O tempo passa e, com ele, a saudade das pessoas de quem gostamos é amenizada, mas a esperança permanece sempre renovada para aqueles que têm uma fé inabalável. Eu nunca perdi a esperança de um dia encontrar a guerreira sonhadora, cujo sonho ficou longos anos guardado e sempre aquecido, mas nunca adormecido.
Certo dia, estava lecionando em um curso de pós-graduação em Direito Penal quando, em pleno fervor do debate, ouvi a voz de alguém que acabava de entrar na sala de aula.
– Posso entrar, menino sonhador?
Eu estava de costas para a porta, mas aquela voz era inconfundível. Só podia ser ela! Virei-me aos poucos. A emoção estava me contagiando e ninguém entendia por que. Parei tudo, corri até a porta e dei um grande abraço em minha amiga.
Em minha mente, as ideias eram conclusivas. O curso era de pós-graduação, ou seja, só era frequentado por, no mínimo, advogados. Logo, ela havia conseguido!
A aula de Direito simplesmente, acabou e o que os alunos presenciaram foi algo que não existe nas faculdades – “uma aula sobre a vida”.
Quando eu recuperei o fôlego, disse-lhe:
– Meus Deus, que felicidade! Você conseguiu ... E está fazendo especialização?
– É ... Como você disse uma vez, “o direito e a vida é como andar de bicicleta, se pararmos de andar, se pararmos de aprender, fatalmente cairemos”.
– Hei ... Eu tentei ensinar Direito, mas mensagens de vida eu aprendi com você...
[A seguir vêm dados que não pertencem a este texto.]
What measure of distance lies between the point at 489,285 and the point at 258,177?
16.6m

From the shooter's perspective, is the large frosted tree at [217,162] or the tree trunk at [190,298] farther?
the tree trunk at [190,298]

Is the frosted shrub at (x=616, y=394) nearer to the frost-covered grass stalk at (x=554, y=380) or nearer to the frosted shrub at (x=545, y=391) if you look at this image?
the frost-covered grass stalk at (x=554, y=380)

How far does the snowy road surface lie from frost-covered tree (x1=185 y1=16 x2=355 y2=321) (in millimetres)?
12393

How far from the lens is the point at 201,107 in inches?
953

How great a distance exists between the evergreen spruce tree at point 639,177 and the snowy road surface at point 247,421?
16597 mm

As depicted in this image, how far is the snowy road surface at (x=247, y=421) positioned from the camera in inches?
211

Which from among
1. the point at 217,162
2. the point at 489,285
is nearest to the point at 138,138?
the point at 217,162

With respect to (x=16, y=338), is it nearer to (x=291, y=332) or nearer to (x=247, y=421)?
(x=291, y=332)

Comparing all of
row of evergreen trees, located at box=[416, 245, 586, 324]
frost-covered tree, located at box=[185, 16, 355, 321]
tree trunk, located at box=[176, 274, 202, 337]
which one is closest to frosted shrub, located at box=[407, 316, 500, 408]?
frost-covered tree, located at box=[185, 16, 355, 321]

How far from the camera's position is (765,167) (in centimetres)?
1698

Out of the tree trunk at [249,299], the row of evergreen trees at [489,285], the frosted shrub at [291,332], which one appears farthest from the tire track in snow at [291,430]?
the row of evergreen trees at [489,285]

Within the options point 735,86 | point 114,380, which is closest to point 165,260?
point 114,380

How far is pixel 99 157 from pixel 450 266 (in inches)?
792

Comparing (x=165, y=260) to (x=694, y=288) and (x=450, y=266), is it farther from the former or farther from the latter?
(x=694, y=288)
– Que nada ... Você sabe o que eu acabei de ler?
– Não ...
– Aquele livro que você escreveu com o Juiz Federal...
– William Douglas?
– Sim, sim ... Um livrinho maravilhoso, mas eu tenho algumas sugestões... Faltou você contar pelo menos 10 histórias que você sempre contava na sala de aula... Lembra do segredo guardado a sete chaves? da teoria do degrau? e da síndrome da metralhadora giratória?
– Ah... Então vamos conversar ...
– Você lembra do dia em que você desistiu de fazer Direito?
– Sim, sim ...
– Pois é o primeiro assunto da primeira aula que profiro no curso de Direito. Aviso de forma antecipada: se um dia vocês quiserem desistir do curso, lembrem-se que o professor Dirceu também desistiu. E conto a história do “fenômeno psicológico das frases”. Lembra?
– O que? Você é professora universitária?
– Sim. Voluntariamente. E a culpa é sua ...
– Minha?
– Sim. Você nos ensinou que, se o objetivo ficasse difícil, deveríamos idealizar um maior. Pois bem. Passei por algumas “pequenas dificuldades”. Ficou difícil ser advogada. Então, nos momentos difíceis, eu comecei a idealizar ser advogada, professora universitária e especialista em Direito Penal. Como você está percebendo, o sonho continua ... Hei ... Você sabe o que tem escrito na parede em frente a minha cama?
– Não.
– Os versos de um tal professor Dirceu:
Sonho não é pra ser sonhado;
E sim,
Para ser realizado.
Conversamos por mais de três horas, fiz várias anotações e saí do diálogo diretamente para o computador. Estava tão contagiado, tão empolgado, que escrevi durante 18 horas, quase consecutivas. A história de Dona Maria, deveria ser registrada e o livro Carta aos Concursandos, que escrevi com o amigo William Douglas, deveria continuar com Os Segredos do Sucesso nos Concursos Públicos.